「柴又帝釈天・彫刻ギャラリー」の設計・・・・ 岡田勝行

 京成柴又駅を降りると、駅前広場に銅像で立つ寅さんが、例のスタイルで皆さんを迎えてくれます。下町情緒あふれる店、店を楽しみながら参道を真っ直ぐ行くと、もうそこが柴又帝釈天です。
 このお寺は、寅さんの映画の世界でも大事な舞台ですが、彫刻のお寺としても広く知られています。特に帝釈堂周壁にある彫刻は有名で、当時の名人彫刻師がふすま大の欅材の一枚板に渾身の力を込めて彫り上げた浮き彫りで、それは見事な傑作です。
 文化財として価値の高いこの彫刻が、長い間風雨に曝され汚損が進行していました。更にこの彫刻を鑑賞するには、回廊からの目線が近過ぎて全貌が見渡せないことと、手摺が低く安全上の問題もありました。

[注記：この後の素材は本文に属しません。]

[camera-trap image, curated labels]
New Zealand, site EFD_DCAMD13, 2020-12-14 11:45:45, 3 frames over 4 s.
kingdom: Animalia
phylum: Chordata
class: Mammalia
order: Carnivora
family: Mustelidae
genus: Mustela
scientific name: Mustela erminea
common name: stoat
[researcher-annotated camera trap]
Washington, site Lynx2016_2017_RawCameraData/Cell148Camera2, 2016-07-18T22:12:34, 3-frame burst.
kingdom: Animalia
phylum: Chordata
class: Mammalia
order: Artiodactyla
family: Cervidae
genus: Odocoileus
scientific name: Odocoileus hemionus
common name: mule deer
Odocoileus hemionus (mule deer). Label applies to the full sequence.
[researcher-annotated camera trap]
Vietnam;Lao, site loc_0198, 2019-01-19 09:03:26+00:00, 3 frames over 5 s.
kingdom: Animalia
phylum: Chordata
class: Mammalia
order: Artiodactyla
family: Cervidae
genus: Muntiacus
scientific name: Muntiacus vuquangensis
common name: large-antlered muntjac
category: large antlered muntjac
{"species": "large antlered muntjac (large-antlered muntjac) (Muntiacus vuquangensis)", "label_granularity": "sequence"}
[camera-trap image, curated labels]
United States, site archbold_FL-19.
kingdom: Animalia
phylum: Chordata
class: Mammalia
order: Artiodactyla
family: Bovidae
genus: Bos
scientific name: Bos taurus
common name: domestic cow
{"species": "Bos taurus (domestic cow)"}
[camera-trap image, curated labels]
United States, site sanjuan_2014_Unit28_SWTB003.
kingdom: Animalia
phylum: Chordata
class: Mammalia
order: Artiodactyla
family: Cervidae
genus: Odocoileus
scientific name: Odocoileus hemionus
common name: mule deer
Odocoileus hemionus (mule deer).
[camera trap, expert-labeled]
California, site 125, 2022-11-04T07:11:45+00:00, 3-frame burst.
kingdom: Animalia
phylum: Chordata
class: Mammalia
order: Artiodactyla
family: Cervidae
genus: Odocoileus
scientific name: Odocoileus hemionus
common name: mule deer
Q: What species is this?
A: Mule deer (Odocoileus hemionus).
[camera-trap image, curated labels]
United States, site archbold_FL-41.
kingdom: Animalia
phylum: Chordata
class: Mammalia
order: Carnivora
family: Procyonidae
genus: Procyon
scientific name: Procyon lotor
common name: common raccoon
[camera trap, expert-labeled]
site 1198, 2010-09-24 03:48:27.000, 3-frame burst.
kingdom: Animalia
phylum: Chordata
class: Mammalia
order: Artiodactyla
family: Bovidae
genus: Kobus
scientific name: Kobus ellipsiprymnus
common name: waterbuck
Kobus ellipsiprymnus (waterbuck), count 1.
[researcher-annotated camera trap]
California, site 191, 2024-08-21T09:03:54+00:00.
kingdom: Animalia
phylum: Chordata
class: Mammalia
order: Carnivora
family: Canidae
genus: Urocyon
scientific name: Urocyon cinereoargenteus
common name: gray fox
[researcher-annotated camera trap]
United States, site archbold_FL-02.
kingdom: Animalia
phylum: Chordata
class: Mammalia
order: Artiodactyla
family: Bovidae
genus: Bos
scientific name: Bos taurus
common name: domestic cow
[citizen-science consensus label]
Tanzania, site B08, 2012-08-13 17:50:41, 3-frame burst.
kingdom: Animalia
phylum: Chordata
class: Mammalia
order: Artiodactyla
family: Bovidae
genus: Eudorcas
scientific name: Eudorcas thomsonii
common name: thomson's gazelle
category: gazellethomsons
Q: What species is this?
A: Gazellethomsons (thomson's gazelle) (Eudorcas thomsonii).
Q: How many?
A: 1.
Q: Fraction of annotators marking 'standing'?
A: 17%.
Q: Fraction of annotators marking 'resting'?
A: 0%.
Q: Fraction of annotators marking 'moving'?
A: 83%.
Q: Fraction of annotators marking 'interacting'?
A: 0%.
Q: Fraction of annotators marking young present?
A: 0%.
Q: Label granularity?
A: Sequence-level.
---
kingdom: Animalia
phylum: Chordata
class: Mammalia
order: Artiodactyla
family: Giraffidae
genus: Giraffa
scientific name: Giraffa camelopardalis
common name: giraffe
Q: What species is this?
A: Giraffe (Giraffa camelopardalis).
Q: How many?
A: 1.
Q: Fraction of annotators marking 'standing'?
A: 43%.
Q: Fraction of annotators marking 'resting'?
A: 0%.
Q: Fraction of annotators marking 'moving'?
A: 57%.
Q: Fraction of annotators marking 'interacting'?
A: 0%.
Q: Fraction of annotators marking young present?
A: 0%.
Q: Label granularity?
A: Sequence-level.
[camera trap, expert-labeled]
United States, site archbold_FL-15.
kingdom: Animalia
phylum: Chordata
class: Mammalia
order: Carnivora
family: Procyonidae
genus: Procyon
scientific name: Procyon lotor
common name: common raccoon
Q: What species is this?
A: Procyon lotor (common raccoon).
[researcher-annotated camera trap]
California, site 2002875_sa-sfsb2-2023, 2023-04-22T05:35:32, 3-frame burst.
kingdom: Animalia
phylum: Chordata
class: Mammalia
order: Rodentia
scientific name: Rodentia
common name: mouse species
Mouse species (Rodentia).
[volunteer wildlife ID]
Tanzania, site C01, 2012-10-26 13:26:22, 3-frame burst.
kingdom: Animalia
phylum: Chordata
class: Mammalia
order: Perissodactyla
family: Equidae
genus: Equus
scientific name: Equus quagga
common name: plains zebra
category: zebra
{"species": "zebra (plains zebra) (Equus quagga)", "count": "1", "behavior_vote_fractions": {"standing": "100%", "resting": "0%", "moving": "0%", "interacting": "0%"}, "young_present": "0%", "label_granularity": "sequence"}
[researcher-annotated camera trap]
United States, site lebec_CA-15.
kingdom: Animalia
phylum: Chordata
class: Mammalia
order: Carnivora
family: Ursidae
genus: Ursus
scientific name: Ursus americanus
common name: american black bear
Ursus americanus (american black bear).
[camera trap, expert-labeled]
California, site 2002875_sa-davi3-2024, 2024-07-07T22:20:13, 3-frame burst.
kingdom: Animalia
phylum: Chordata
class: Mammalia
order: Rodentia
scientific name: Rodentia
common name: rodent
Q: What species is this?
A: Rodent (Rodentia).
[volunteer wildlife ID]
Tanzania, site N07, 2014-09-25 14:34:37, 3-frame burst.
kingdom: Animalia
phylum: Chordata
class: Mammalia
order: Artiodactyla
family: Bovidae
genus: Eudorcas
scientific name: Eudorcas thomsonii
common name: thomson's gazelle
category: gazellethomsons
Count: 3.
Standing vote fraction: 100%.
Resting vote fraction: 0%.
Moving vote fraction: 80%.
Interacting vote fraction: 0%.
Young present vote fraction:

 この様なニーズから、この設計がスタートしました。まず彫刻の外周をフレームレスの大型ガラスで覆い、内部では現回廊の外側に鑑賞し易いよう回廊を新設しました。帝釈堂に差しかけ式とした主体構造は、人に触れて優しいよう鋼管の丸柱を採用しました。 ギャラリー内の空間構成は、寺院という伝統的な木造空間と遊離しないようその連続性、一体感などを演出しました。まさにこの彫刻ギャラリーは、伝統的な空間と融合を図った現代の覆堂ともいうべきでしょうか。
 帝釈堂周壁の彫刻は全部で十枚あり、三車火宅図など法華経の有名な説話をテーマにしています。  
 この彫刻ギャラリーの法華経説話彫刻をご鑑賞に、是非いちど柴又帝釈天をお訪ねください。